## Description of the task
Below is a set of records. Please retype every one exactly.

## Excerpted data
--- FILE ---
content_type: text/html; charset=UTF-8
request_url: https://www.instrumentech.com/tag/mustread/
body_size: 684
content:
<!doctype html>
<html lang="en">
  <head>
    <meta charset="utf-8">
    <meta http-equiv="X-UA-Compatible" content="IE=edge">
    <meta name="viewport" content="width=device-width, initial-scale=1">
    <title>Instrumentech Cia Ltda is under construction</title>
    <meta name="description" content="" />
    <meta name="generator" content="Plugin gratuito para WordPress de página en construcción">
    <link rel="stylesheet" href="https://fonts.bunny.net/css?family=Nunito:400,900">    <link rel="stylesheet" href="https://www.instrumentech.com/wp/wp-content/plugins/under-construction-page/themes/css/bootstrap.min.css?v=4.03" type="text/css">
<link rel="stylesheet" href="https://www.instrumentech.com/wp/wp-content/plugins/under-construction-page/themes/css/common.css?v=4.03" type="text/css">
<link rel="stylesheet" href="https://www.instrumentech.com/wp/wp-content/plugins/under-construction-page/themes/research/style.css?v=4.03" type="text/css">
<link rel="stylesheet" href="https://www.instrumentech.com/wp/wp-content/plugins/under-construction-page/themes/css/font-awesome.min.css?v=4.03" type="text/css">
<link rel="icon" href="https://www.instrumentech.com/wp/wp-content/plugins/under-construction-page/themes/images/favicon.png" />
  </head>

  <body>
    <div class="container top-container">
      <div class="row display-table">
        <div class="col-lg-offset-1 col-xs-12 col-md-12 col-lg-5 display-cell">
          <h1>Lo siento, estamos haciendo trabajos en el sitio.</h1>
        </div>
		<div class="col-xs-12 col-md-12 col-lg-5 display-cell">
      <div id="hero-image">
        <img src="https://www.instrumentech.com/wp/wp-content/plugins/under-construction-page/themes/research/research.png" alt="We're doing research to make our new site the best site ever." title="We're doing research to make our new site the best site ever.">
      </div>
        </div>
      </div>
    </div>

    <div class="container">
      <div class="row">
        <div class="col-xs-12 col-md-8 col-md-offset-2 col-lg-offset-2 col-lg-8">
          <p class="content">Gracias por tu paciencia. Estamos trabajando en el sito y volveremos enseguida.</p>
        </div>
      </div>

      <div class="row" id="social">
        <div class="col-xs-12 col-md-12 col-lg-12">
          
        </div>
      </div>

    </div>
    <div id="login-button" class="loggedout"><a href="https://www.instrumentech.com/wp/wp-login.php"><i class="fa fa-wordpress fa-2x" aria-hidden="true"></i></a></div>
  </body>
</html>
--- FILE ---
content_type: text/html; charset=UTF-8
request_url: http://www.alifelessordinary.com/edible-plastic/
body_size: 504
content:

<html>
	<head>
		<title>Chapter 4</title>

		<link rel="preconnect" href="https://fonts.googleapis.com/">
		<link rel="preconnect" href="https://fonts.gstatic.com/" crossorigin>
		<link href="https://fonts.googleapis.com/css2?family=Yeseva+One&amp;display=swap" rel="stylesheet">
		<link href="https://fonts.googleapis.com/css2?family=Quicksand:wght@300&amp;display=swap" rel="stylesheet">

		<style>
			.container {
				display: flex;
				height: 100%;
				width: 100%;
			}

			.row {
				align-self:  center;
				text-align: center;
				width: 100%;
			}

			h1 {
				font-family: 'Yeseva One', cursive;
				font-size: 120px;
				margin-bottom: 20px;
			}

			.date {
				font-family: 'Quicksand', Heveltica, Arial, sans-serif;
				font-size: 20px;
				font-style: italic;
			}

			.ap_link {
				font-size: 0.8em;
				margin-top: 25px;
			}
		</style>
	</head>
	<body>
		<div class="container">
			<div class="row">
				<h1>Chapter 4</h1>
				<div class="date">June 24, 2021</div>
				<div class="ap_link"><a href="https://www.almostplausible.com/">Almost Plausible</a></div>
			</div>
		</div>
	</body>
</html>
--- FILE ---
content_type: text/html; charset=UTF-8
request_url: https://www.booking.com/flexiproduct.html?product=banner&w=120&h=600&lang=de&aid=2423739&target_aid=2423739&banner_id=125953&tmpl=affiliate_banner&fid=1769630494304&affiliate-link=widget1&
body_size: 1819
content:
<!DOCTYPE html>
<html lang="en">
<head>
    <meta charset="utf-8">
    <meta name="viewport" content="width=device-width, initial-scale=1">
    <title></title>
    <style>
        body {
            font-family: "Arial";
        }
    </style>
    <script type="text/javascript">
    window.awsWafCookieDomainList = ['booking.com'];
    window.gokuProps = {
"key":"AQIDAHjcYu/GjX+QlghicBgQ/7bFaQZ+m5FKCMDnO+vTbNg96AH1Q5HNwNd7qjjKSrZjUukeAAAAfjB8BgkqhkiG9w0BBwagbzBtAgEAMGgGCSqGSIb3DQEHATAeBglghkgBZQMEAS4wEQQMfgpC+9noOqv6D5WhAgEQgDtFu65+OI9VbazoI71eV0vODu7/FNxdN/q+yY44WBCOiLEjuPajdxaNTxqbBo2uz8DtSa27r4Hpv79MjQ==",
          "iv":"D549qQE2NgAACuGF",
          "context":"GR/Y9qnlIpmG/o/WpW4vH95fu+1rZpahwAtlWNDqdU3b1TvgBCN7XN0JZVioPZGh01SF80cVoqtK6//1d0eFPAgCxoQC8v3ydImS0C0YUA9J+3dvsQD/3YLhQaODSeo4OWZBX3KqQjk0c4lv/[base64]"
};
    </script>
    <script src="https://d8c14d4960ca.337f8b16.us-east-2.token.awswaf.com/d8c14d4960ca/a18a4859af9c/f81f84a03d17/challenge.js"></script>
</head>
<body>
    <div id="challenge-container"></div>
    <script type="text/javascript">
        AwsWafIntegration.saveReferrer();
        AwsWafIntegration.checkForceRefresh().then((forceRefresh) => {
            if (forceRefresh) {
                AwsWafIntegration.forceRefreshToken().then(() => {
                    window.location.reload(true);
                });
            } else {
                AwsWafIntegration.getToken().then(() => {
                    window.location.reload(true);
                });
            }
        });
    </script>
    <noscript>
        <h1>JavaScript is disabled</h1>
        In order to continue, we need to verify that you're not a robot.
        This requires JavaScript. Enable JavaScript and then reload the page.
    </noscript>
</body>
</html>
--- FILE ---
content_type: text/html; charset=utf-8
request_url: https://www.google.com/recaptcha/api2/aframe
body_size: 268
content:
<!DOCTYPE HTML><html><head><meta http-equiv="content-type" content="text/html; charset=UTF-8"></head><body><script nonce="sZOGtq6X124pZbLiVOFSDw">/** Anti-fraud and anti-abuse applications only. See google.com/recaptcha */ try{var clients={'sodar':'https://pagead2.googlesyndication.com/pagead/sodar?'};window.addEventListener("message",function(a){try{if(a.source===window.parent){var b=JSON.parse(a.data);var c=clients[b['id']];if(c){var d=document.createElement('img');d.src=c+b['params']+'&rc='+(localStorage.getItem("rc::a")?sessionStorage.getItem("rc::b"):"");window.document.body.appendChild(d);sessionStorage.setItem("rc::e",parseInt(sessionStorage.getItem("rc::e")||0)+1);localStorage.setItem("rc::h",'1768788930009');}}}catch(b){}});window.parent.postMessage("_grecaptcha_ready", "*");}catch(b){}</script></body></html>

## Result
--- FILE ---
content_type: text/html; charset=UTF-8
request_url: https://www.instrumentech.com/tag/mustread/
body_size: 684
content:
<!doctype html>
<html lang="en">
  <head>
    <meta charset="utf-8">
    <meta http-equiv="X-UA-Compatible" content="IE=edge">
    <meta name="viewport" content="width=device-width, initial-scale=1">
    <title>Instrumentech Cia Ltda is under construction</title>
    <meta name="description" content="" />
    <meta name="generator" content="Plugin gratuito para WordPress de página en construcción">
    <link rel="stylesheet" href="https://fonts.bunny.net/css?family=Nunito:400,900">    <link rel="stylesheet" href="https://www.instrumentech.com/wp/wp-content/plugins/under-construction-page/themes/css/bootstrap.min.css?v=4.03" type="text/css">
<link rel="stylesheet" href="https://www.instrumentech.com/wp/wp-content/plugins/under-construction-page/themes/css/common.css?v=4.03" type="text/css">
<link rel="stylesheet" href="https://www.instrumentech.com/wp/wp-content/plugins/under-construction-page/themes/research/style.css?v=4.03" type="text/css">
<link rel="stylesheet" href="https://www.instrumentech.com/wp/wp-content/plugins/under-construction-page/themes/css/font-awesome.min.css?v=4.03" type="text/css">
<link rel="icon" href="https://www.instrumentech.com/wp/wp-content/plugins/under-construction-page/themes/images/favicon.png" />
  </head>

  <body>
    <div class="container top-container">
      <div class="row display-table">
        <div class="col-lg-offset-1 col-xs-12 col-md-12 col-lg-5 display-cell">
          <h1>Lo siento, estamos haciendo trabajos en el sitio.</h1>
        </div>
		<div class="col-xs-12 col-md-12 col-lg-5 display-cell">
      <div id="hero-image">
        <img src="https://www.instrumentech.com/wp/wp-content/plugins/under-construction-page/themes/research/research.png" alt="We're doing research to make our new site the best site ever." title="We're doing research to make our new site the best site ever.">
      </div>
        </div>
      </div>
    </div>

    <div class="container">
      <div class="row">
        <div class="col-xs-12 col-md-8 col-md-offset-2 col-lg-offset-2 col-lg-8">
          <p class="content">Gracias por tu paciencia. Estamos trabajando en el sito y volveremos enseguida.</p>
        </div>
      </div>

      <div class="row" id="social">
        <div class="col-xs-12 col-md-12 col-lg-12">
          
        </div>
      </div>

    </div>
    <div id="login-button" class="loggedout"><a href="https://www.instrumentech.com/wp/wp-login.php"><i class="fa fa-wordpress fa-2x" aria-hidden="true"></i></a></div>
  </body>
</html>
--- FILE ---
content_type: text/html; charset=UTF-8
request_url: http://www.alifelessordinary.com/edible-plastic/
body_size: 504
content:

<html>
	<head>
		<title>Chapter 4</title>

		<link rel="preconnect" href="https://fonts.googleapis.com/">
		<link rel="preconnect" href="https://fonts.gstatic.com/" crossorigin>
		<link href="https://fonts.googleapis.com/css2?family=Yeseva+One&amp;display=swap" rel="stylesheet">
		<link href="https://fonts.googleapis.com/css2?family=Quicksand:wght@300&amp;display=swap" rel="stylesheet">

		<style>
			.container {
				display: flex;
				height: 100%;
				width: 100%;
			}

			.row {
				align-self:  center;
				text-align: center;
				width: 100%;
			}

			h1 {
				font-family: 'Yeseva One', cursive;
				font-size: 120px;
				margin-bottom: 20px;
			}

			.date {
				font-family: 'Quicksand', Heveltica, Arial, sans-serif;
				font-size: 20px;
				font-style: italic;
			}

			.ap_link {
				font-size: 0.8em;
				margin-top: 25px;
			}
		</style>
	</head>
	<body>
		<div class="container">
			<div class="row">
				<h1>Chapter 4</h1>
				<div class="date">June 24, 2021</div>
				<div class="ap_link"><a href="https://www.almostplausible.com/">Almost Plausible</a></div>
			</div>
		</div>
	</body>
</html>
--- FILE ---
content_type: text/html; charset=UTF-8
request_url: https://www.booking.com/flexiproduct.html?product=banner&w=120&h=600&lang=de&aid=2423739&target_aid=2423739&banner_id=125953&tmpl=affiliate_banner&fid=1769630494304&affiliate-link=widget1&
body_size: 1819
content:
<!DOCTYPE html>
<html lang="en">
<head>
    <meta charset="utf-8">
    <meta name="viewport" content="width=device-width, initial-scale=1">
    <title></title>
    <style>
        body {
            font-family: "Arial";
        }
    </style>
    <script type="text/javascript">
    window.awsWafCookieDomainList = ['booking.com'];
    window.gokuProps = {
"key":"AQIDAHjcYu/GjX+QlghicBgQ/7bFaQZ+m5FKCMDnO+vTbNg96AH1Q5HNwNd7qjjKSrZjUukeAAAAfjB8BgkqhkiG9w0BBwagbzBtAgEAMGgGCSqGSIb3DQEHATAeBglghkgBZQMEAS4wEQQMfgpC+9noOqv6D5WhAgEQgDtFu65+OI9VbazoI71eV0vODu7/FNxdN/q+yY44WBCOiLEjuPajdxaNTxqbBo2uz8DtSa27r4Hpv79MjQ==",
          "iv":"D549qQE2NgAACuGF",
          "context":"GR/Y9qnlIpmG/o/WpW4vH95fu+1rZpahwAtlWNDqdU3b1TvgBCN7XN0JZVioPZGh01SF80cVoqtK6//1d0eFPAgCxoQC8v3ydImS0C0YUA9J+3dvsQD/3YLhQaODSeo4OWZBX3KqQjk0c4lv/[base64]"
};
    </script>
    <script src="https://d8c14d4960ca.337f8b16.us-east-2.token.awswaf.com/d8c14d4960ca/a18a4859af9c/f81f84a03d17/challenge.js"></script>
</head>
<body>
    <div id="challenge-container"></div>
    <script type="text/javascript">
        AwsWafIntegration.saveReferrer();
        AwsWafIntegration.checkForceRefresh().then((forceRefresh) => {
            if (forceRefresh) {
                AwsWafIntegration.forceRefreshToken().then(() => {
                    window.location.reload(true);
                });
            } else {
                AwsWafIntegration.getToken().then(() => {
                    window.location.reload(true);
                });
            }
        });
    </script>
    <noscript>
        <h1>JavaScript is disabled</h1>
        In order to continue, we need to verify that you're not a robot.
        This requires JavaScript. Enable JavaScript and then reload the page.
    </noscript>
</body>
</html>
--- FILE ---
content_type: text/html; charset=utf-8
request_url: https://www.google.com/recaptcha/api2/aframe
body_size: 268
content:
<!DOCTYPE HTML><html><head><meta http-equiv="content-type" content="text/html; charset=UTF-8"></head><body><script nonce="sZOGtq6X124pZbLiVOFSDw">/** Anti-fraud and anti-abuse applications only. See google.com/recaptcha */ try{var clients={'sodar':'https://pagead2.googlesyndication.com/pagead/sodar?'};window.addEventListener("message",function(a){try{if(a.source===window.parent){var b=JSON.parse(a.data);var c=clients[b['id']];if(c){var d=document.createElement('img');d.src=c+b['params']+'&rc='+(localStorage.getItem("rc::a")?sessionStorage.getItem("rc::b"):"");window.document.body.appendChild(d);sessionStorage.setItem("rc::e",parseInt(sessionStorage.getItem("rc::e")||0)+1);localStorage.setItem("rc::h",'1768788930009');}}}catch(b){}});window.parent.postMessage("_grecaptcha_ready", "*");}catch(b){}</script></body></html>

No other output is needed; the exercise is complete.